The androgen receptor (AR) is the key cellular mediator of prostate cancer, the most common form of cancer to afflict western men after lung cancer. Late stage prostate cancers are often associated with androgen insensitivity, which renders standard anti-androgen therapies ineffective. The androgen receptor is a transcription factor that binds not only androgens but specific DNA targets as well. The AR belongs to the steroid subclass of hormone receptors, whose other members include the glucocorticoid, mineralocorticoid, and progesterone receptors. One longstanding puzzle about these receptors has centered on the fact that their consensus DNA targets are identical. This raises the question of how the androgen receptor is able to selectively activate androgen-responsive genes. Recently androgen specific DNA targets that differ in their geometry from the canonical steroid response element have been identified, and our group has now determined the structure of the AR DBD bound to a selective DNA target. The structure explains how AR forms the dimeric interactions that allow it to bind to these elements while the other steroid receptors cannot. Compounds that specifically interfere with these protein-protein interactions may constitute a new approach to anti-androgen therapy. Ongoing studies are now examining the N-terminal activation domain of the receptor, which may form tertiary interactions with the other domains of the receptor and allow constituitive gene activation. This analysis should explain the hormone independent activity of the AR and may lead to the development of novel anti-androgens that do not target the mutagenically sensitive hormone binding domain.

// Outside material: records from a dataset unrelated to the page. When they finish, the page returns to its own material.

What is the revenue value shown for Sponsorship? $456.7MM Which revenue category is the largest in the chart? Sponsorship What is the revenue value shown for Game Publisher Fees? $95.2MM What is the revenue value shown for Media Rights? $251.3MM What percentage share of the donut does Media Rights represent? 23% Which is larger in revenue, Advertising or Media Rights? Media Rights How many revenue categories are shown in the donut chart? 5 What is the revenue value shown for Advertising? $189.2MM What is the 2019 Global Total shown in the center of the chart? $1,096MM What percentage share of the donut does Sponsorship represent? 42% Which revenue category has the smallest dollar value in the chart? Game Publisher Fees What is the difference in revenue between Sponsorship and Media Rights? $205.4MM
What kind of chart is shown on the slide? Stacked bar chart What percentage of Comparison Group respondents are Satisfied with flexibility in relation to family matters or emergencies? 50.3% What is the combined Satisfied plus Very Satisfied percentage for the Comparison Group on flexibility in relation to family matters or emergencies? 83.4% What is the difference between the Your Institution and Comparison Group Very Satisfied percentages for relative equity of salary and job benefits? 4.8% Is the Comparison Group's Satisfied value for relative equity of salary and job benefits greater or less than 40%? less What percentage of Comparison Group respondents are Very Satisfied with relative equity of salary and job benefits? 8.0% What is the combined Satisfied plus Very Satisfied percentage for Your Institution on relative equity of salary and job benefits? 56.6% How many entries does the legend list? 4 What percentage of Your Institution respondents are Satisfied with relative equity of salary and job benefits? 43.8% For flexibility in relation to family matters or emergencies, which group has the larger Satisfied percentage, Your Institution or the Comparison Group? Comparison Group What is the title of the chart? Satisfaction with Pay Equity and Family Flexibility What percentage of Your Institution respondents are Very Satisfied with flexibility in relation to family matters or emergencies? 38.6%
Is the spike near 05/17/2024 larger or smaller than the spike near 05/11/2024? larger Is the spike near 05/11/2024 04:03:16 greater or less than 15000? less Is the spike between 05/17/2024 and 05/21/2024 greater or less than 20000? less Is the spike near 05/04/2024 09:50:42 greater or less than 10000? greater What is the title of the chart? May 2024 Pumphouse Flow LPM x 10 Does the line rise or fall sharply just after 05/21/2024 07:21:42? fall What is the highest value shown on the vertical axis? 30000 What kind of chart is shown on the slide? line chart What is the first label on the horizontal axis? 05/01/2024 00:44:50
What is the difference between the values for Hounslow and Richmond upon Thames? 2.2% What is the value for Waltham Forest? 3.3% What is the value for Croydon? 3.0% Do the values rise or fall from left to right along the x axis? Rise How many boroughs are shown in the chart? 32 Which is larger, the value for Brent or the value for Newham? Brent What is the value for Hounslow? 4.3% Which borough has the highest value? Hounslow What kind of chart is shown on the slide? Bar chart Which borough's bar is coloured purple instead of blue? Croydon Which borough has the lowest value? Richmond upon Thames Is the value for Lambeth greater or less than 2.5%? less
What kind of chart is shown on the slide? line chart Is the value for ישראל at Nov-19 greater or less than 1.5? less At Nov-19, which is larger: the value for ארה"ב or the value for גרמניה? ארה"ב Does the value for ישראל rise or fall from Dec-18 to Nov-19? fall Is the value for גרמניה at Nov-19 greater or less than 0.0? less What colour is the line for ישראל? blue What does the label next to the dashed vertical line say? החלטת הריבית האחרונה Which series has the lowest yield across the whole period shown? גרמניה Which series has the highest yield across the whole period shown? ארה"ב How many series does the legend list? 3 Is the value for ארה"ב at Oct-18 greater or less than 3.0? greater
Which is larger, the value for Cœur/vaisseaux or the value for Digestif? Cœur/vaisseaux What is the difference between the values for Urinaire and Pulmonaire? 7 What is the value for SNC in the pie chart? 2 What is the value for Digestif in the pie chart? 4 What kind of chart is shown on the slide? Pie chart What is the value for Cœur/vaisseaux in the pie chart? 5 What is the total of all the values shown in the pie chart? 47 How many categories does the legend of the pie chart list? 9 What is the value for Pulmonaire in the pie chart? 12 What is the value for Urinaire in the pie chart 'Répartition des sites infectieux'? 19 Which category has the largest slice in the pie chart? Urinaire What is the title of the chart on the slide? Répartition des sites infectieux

X-ray Crystallographic Studies on Nuclear Hormone Receptors

Nuclear hormone receptors are transcription factors that play a central role in human growth and development. The vitamin D receptor (VDR) is a member of this family and is classically responsible for the regulation of genes involved in calcium homeostasis. Recent work, however, has also identified a role for VDR in the expression of proteins that detoxify some cancer-triggering chemicals that are released during the digestion of high-fat foods. This correlates with recent reports that vitamin D treatment lowers the incidence of colon cancers. A more general role for VDR in the etiology of cancer is suggested by earlier reports that treatment with 1,25 dihydroxyvitamin D, the functional ligand for VDR, leads to the differentiation of neoplastic cells. Our lab has determined the crystal structure of the VDR DNA binding domain bound to a series of VDR response elements. Our 2002 study revealed the structural basis for selective DNA binding by this receptor. We have also identified the C-terminal extension (CTE) of the receptor as a key player in DNA binding and target selection. Current work from this group now seeks to identify the role of the CTE in receptor activity, as a prelude to the determination of the structure of the intact, full-length receptor. These studies should lead to a fuller understanding of the mechanism by which VDR regulates genes that are important to fighting cancer, and to the eventual development of VDR-directed anti-cancer therapies.